その後山道の急斜面を登っていくが、踏み跡がはっきりしないし、標識の間隔が遠い。いったん車道に出て歩くが、たぶん侍浜町桑畑辺りでトレイルの入り口を見失い、そのまま道に沿いに内陸に入ってしまった。
桑畑漁港に出る。この辺りはほとんど人に出会うこともない。漁港のコンクリートにぺタリと座わってお菓子を食べると、ふと「自由だな」と感じる。その後も山と海を行ったり来たりする。所々漁港があるが誰もいない。
全体に中野~侍浜にかけて歩く人も少ないのだろう、トレイルの踏み跡が曖昧で標識も少ない。もう少し整備されていればといいと思う。みちのく潮風トレイル全般に言えることだが、標識が分かりやすい所とそうでない所の差が大きい。自治体によって違うのだろうか。
ここは珍しく沢山の漁師が集まって、次々に船が出入りしている。雲丹漁かなと思う。あまりにも必死に動いているので声は掛けず。床が落ちそうで危険な公衆トイレ(内側からドアの紐を引っ張りながら用をたす)を使わせてもう。漁港には密漁監視小屋と小さな神社があり、先の踏み跡を辿るが行き止まり。その先は崖になっていていて、諦めて引き返す。

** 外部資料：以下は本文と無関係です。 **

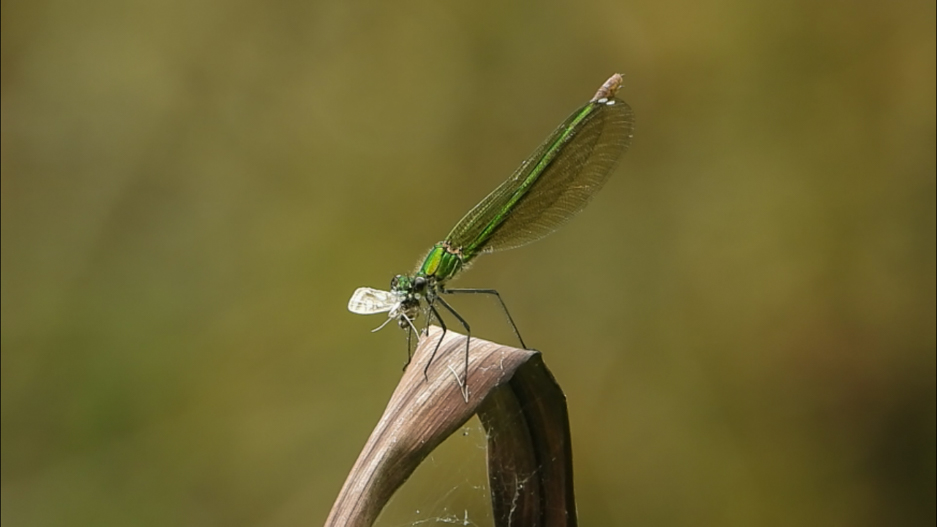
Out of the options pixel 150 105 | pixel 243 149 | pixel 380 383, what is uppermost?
pixel 150 105

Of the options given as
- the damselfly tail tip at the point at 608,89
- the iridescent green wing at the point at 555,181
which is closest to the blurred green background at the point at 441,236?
the iridescent green wing at the point at 555,181

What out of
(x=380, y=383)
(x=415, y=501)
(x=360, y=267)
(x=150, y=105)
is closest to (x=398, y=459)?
(x=415, y=501)

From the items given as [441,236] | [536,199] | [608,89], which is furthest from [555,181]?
[441,236]

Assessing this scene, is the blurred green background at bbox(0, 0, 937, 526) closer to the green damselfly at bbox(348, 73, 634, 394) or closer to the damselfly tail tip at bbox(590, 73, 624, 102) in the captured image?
the green damselfly at bbox(348, 73, 634, 394)

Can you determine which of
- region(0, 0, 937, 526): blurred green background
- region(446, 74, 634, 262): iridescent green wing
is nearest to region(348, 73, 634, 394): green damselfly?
region(446, 74, 634, 262): iridescent green wing

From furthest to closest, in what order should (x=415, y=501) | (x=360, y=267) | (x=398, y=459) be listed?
(x=360, y=267) → (x=415, y=501) → (x=398, y=459)

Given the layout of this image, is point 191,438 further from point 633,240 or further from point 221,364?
point 633,240

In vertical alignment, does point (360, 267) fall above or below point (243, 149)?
below
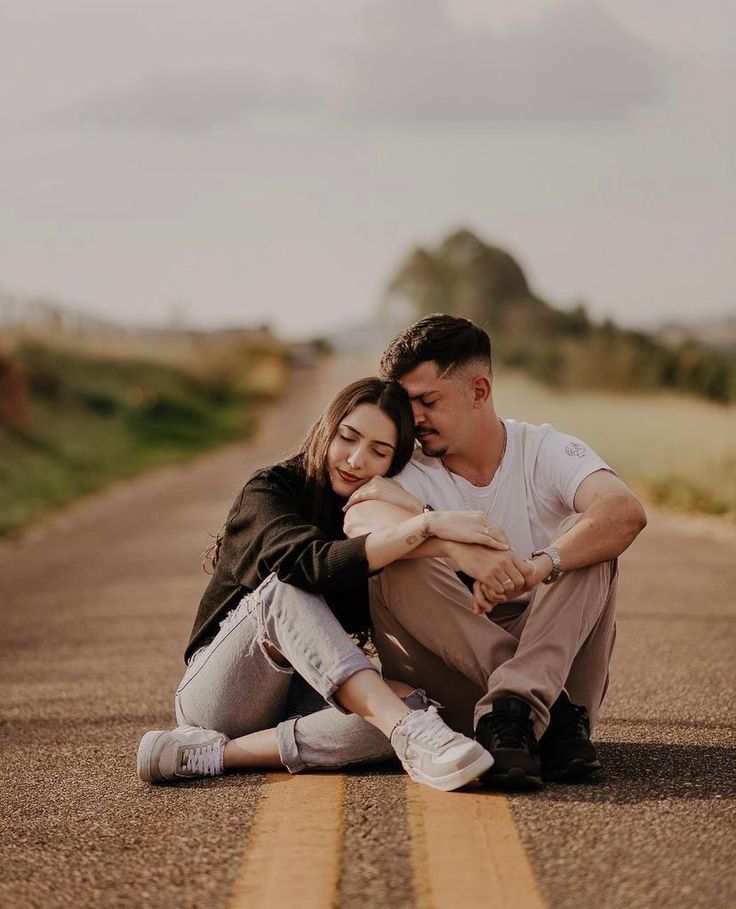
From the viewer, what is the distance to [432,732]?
12.1 feet

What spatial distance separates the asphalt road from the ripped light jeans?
133mm

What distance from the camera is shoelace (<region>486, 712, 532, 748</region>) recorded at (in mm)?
3701

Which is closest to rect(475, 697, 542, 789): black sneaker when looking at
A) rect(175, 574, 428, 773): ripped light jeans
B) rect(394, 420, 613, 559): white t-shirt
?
rect(175, 574, 428, 773): ripped light jeans

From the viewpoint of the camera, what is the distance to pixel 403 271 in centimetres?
5628

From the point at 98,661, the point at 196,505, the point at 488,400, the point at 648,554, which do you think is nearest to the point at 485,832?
the point at 488,400

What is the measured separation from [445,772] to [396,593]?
24.9 inches

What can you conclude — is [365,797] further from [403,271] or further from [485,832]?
[403,271]

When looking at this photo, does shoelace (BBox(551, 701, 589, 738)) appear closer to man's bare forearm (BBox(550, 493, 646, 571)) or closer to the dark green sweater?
man's bare forearm (BBox(550, 493, 646, 571))

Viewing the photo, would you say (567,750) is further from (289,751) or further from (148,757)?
(148,757)

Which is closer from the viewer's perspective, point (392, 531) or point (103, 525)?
point (392, 531)

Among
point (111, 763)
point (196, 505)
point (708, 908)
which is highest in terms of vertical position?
point (708, 908)

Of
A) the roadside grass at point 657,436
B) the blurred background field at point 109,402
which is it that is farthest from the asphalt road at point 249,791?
the blurred background field at point 109,402

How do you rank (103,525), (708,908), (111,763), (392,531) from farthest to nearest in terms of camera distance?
1. (103,525)
2. (111,763)
3. (392,531)
4. (708,908)

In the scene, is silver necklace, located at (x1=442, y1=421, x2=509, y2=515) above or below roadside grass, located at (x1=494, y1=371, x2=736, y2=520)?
above
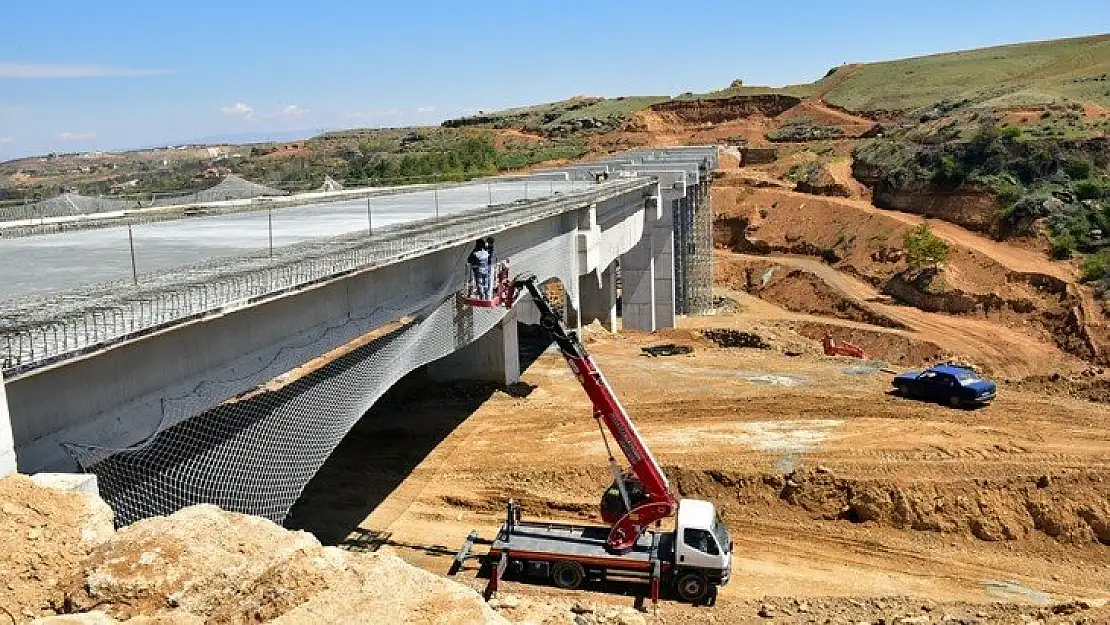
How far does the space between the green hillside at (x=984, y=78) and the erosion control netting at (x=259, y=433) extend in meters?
68.5

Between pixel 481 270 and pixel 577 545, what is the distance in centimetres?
525

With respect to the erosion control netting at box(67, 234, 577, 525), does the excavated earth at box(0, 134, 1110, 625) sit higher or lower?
lower

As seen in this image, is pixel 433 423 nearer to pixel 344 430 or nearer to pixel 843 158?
pixel 344 430

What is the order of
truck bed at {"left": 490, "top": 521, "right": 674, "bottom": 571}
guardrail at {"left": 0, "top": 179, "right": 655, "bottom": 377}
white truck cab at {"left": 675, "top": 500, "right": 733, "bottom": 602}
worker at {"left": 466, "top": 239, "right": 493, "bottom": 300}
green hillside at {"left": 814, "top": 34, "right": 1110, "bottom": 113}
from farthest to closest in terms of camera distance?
green hillside at {"left": 814, "top": 34, "right": 1110, "bottom": 113}, worker at {"left": 466, "top": 239, "right": 493, "bottom": 300}, truck bed at {"left": 490, "top": 521, "right": 674, "bottom": 571}, white truck cab at {"left": 675, "top": 500, "right": 733, "bottom": 602}, guardrail at {"left": 0, "top": 179, "right": 655, "bottom": 377}

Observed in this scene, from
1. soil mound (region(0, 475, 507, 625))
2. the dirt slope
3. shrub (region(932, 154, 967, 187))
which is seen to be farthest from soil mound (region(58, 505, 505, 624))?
shrub (region(932, 154, 967, 187))

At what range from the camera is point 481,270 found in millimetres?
16938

今マップで確認すると、本当はここから少し登り返したところ、左手側にトレイルがあったはず。
途中、民家の庭に真っ赤な「侍浜ジャイアンツ」のTシャツを着た元気なお母さんが居る。子供が野球チームをやっていて皆で揃えたものだって。この道は侍石まで通じてますか?と聞くが、地元なのに「そっちの海のほうは行ったことない」という返事であった。結局トレイルが見つからずまた車道を登った。アップダウンが結構きつくて、グーグルマップで位置確認をするとだいぶ南下している。侍石は残念ながらカットした。
侍浜キャンプ場に到着。ここは以前、職場でバーベキューをやりに来たことがある。夏に向けて草刈り作業がなされていた。きれいなトイレを使わせてもらい、自販機が文明的な感じがしてほっとして、東屋でジュースを飲んだ。「きのこ屋」南側敷地の芝生地に展望所の標識があり、階段を下り海を見てまた登り返す。(きのこ屋はなんと、直後7月に閉店した。泊まってみたかったのに残念、コロナおそるべし)。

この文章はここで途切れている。